[Records of spatial reasoning questions]
· · · ·

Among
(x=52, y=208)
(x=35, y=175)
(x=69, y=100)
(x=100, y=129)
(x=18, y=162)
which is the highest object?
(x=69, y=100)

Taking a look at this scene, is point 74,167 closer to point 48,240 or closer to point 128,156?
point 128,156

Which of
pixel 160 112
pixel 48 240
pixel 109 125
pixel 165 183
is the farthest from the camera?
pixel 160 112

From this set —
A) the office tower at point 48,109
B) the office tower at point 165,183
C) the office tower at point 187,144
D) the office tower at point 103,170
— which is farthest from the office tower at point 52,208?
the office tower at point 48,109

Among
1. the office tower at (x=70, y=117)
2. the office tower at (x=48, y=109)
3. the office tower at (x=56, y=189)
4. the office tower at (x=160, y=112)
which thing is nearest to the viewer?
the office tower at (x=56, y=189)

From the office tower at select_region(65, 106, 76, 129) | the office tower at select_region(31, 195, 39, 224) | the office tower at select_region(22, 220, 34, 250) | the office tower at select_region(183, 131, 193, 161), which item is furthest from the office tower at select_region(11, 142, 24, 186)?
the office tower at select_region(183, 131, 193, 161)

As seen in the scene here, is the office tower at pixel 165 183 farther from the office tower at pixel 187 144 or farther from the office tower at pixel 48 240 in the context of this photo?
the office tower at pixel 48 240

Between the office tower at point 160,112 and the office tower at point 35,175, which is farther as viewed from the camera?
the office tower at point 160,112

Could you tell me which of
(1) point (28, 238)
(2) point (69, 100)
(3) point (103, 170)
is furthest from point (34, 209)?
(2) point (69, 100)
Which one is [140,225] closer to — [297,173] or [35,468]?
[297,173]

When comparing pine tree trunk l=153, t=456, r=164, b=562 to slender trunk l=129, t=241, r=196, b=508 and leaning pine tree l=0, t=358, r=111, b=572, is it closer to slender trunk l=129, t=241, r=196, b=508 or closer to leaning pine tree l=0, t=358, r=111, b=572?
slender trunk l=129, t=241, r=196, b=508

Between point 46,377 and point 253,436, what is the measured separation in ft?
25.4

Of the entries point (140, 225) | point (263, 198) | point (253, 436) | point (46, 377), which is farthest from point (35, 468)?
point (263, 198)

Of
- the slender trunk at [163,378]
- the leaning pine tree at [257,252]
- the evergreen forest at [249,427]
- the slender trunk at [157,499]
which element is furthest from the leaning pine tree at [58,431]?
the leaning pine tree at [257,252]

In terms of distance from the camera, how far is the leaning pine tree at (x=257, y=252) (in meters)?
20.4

· · · ·

→ **What you have to do**
Reproduce the listing above word for word.

→ **The output**
Among
(x=52, y=208)
(x=35, y=175)
(x=69, y=100)
(x=100, y=129)
(x=18, y=162)
which is the highest object?
(x=69, y=100)

Taking a look at this scene, is point 74,167 closer to point 48,240 or closer to point 128,156?
point 128,156

Which of
pixel 160 112
pixel 48 240
pixel 109 125
pixel 165 183
is the farthest from the camera?
pixel 160 112

From this set —
A) the office tower at point 48,109
B) the office tower at point 165,183
C) the office tower at point 187,144
D) the office tower at point 103,170
— which is farthest from the office tower at point 52,208?
the office tower at point 48,109

Among
1. the office tower at (x=70, y=117)
2. the office tower at (x=48, y=109)
3. the office tower at (x=56, y=189)
4. the office tower at (x=160, y=112)
which thing is nearest to the viewer?
the office tower at (x=56, y=189)

From the office tower at select_region(65, 106, 76, 129) | the office tower at select_region(31, 195, 39, 224) | the office tower at select_region(22, 220, 34, 250) | the office tower at select_region(183, 131, 193, 161), which item is furthest from the office tower at select_region(11, 142, 24, 186)?
the office tower at select_region(183, 131, 193, 161)

As seen in the scene here, is the office tower at pixel 165 183 farther from the office tower at pixel 187 144 or farther from the office tower at pixel 48 240 in the context of this photo?
the office tower at pixel 48 240

Between the office tower at point 160,112 and the office tower at point 35,175, which is farther as viewed from the camera?
the office tower at point 160,112

Could you tell me which of
(1) point (28, 238)
(2) point (69, 100)
(3) point (103, 170)
is furthest from point (34, 209)?
(2) point (69, 100)
Which one is [140,225] closer to — [297,173] or [35,468]?
[297,173]

When comparing pine tree trunk l=153, t=456, r=164, b=562 to slender trunk l=129, t=241, r=196, b=508 and leaning pine tree l=0, t=358, r=111, b=572, is it closer to slender trunk l=129, t=241, r=196, b=508 or closer to leaning pine tree l=0, t=358, r=111, b=572?
slender trunk l=129, t=241, r=196, b=508

Between point 46,377 and point 253,436, what is the measured separation in ft?
25.4

Of the entries point (140, 225) | point (263, 198) | point (253, 436) | point (46, 377), which is farthest from point (35, 468)?
point (263, 198)

Of
- the slender trunk at [163,378]
- the leaning pine tree at [257,252]
- the evergreen forest at [249,427]
- the slender trunk at [157,499]
which element is furthest from the leaning pine tree at [58,431]?
the leaning pine tree at [257,252]

In terms of distance from the camera, how far is the leaning pine tree at (x=257, y=252) (in meters)?
20.4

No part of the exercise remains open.